Base URL: https://recommendation-service-{PROJECT_NUMBER}-{REGION}.run.app

Technology Stack:

Framework: FastAPI with auto-generated API docs
Language: Python 3.11
Deployment: Google Cloud Run (serverless)
Database: Google BigQuery (OLAP analytics)
Caching: Redis (optional, for high traffic)
Monitoring: Custom middleware with real-time metrics

Core API Endpoints

1. Recommendation Engine

GET /load-recommendation?user_id={user_id}

Purpose: Get personalized book recommendations from ML model output based on user history for existing users and top 10 recommendation from universal ratings for new users

New Users: Returns global top-10 books
Existing Users: Queries Vertex AI endpoint for predictions
Response: JSON with recommendations array
Monitoring: Automatic CTR view logging

Response Format:

{
  "user_id": "user_12345",
  "recommendations": [
    {
      "book_id": 5988,
      "title": "The Hobbit",
      "author": "J.R.R. Tolkien",
      "predicted_rating": 4.62
    }
  ]
}

2. CTR Event Logging

POST /book-click
Content-Type: application/json

{
  "user_id": "user_12345",
  "book_id": 5988,
  "book_title": "The Hobbit",
  "event_type": "click"
}

Event Types: view, click, like, add_to_list Use Cases: CTR tracking, user behavior analytics, model performance

3. User History Management

GET /books-read/{user_id}
GET /books-unread/{user_id}

Read Books: Shows user's previously marked books with read dates Unread Books: Personalized unread book suggestions Rating Integration: Connects to interaction history

4. Frontend Metrics Collection

POST /frontend-metrics

Purpose: Web Vitals and frontend performance data

Source: Streamlit app with JavaScript monitoring
Metrics: LCP, INP, CLS, FCP, TTFB
Integration: Real-time user experience tracking

5. Mark Book as Read

POST /mark-read
Content-Type: application/json

{
  "user_id": "user_12345",
  "book_id": 5988,
  "rating": 4
}

Purpose: Records user reading history and ratings in BigQuery

Rating Range: 1-5 stars
Storage: BigQuery interactions table for model retraining

6. Health & Root Endpoints

GET /              # Root endpoint with API info
GET /health        # Health check for load balancer probes

7. Administrative Endpoints

GET /report                    # Admin monitoring dashboard (Basic Auth: admin/admin)
GET /report/api/metrics        # Model metrics JSON
GET /report/api/drift          # Drift detection data
GET /metrics                   # Real-time API metrics
GET /metrics/timeline          # Request timeline data

API Performance Monitoring

Middleware Integration (api/middleware.py):

Response Times: P50, P95, P99 percentiles tracked per endpoint
Error Rates: HTTP error classification (4xx client, 5xx server)
Throughput: Requests per second/minute with time-series storage
Active Connections: Current concurrent requests counter
Timeline History: Last 1000 requests stored for analysis

Metrics Collector Features:

from .middleware import MonitoringMiddleware, get_metrics_collector

app.add_middleware(MonitoringMiddleware)
collector = get_metrics_collector()

# Available metrics:
# - collector.request_count: Total requests processed
# - collector.error_count: Total errors by status code
# - collector.response_times: Per-endpoint latency distribution
# - collector.active_requests: Current concurrent requests
# - collector.get_percentile_stats(): P50/P95/P99 statistics

Metrics Endpoints:

GET /metrics: Real-time metrics summary (JSON)
GET /metrics/timeline: Historical request data for charts
POST /metrics/frontend: Web Vitals collection from browser

Dashboard Integration: Real-time metrics displayed in admin dashboard at /report with automatic alerting for performance degradation.

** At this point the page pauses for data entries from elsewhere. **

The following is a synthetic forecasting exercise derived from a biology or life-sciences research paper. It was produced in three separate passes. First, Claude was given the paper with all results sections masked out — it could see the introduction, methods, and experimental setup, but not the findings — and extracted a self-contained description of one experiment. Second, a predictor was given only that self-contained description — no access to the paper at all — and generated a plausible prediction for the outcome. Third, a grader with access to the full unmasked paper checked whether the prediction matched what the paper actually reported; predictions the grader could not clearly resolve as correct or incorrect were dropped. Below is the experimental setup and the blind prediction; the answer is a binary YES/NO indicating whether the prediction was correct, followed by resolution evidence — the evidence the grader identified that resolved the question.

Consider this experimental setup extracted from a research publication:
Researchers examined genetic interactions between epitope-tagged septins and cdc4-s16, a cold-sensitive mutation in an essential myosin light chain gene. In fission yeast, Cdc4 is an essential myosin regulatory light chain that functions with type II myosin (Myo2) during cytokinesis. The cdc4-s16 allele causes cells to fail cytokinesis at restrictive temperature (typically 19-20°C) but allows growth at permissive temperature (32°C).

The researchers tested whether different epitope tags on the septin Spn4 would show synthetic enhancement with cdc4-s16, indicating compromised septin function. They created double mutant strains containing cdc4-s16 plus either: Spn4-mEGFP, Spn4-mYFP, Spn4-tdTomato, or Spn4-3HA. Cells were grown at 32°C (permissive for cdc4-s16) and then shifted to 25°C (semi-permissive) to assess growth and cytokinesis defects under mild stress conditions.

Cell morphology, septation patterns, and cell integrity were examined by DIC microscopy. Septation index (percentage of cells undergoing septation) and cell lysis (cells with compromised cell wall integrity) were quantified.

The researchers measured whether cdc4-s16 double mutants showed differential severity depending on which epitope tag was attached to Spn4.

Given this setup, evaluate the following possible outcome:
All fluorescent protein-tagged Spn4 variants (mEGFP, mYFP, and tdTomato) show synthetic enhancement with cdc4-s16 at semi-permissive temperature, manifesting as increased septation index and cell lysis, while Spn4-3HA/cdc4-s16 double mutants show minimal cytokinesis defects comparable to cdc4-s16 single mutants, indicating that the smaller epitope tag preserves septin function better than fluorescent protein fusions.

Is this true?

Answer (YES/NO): NO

API Data Models (`api/data_models.py`)

Request Models:

class RecommendationRequest:
    user_id: str              # Required user identifier

class ClickEventRequest:
    user_id: str              # User who performed action
    book_id: int              # Target book
    book_title: str           # Book title for logging
    event_type: str           # view, click, like, add_to_list

class MarkReadRequest:
    user_id: str              # User marking book
    book_id: int              # Book being marked
    rating: int               # 1-5 star rating

class FrontendMetrics:
    lcp: float                # Largest Contentful Paint
    inp: float                # Interaction to Next Paint
    cls: float                # Cumulative Layout Shift
    fcp: float                # First Contentful Paint
    ttfb: float               # Time to First Byte
    user_id: Optional[str]    # Associated user

Response Models:

class BookRecommendation:
    book_id: int
    title: str
    author: str
    predicted_rating: float   # Model's predicted rating

class RecommendationResponse:
    user_id: str
    recommendations: List[BookRecommendation]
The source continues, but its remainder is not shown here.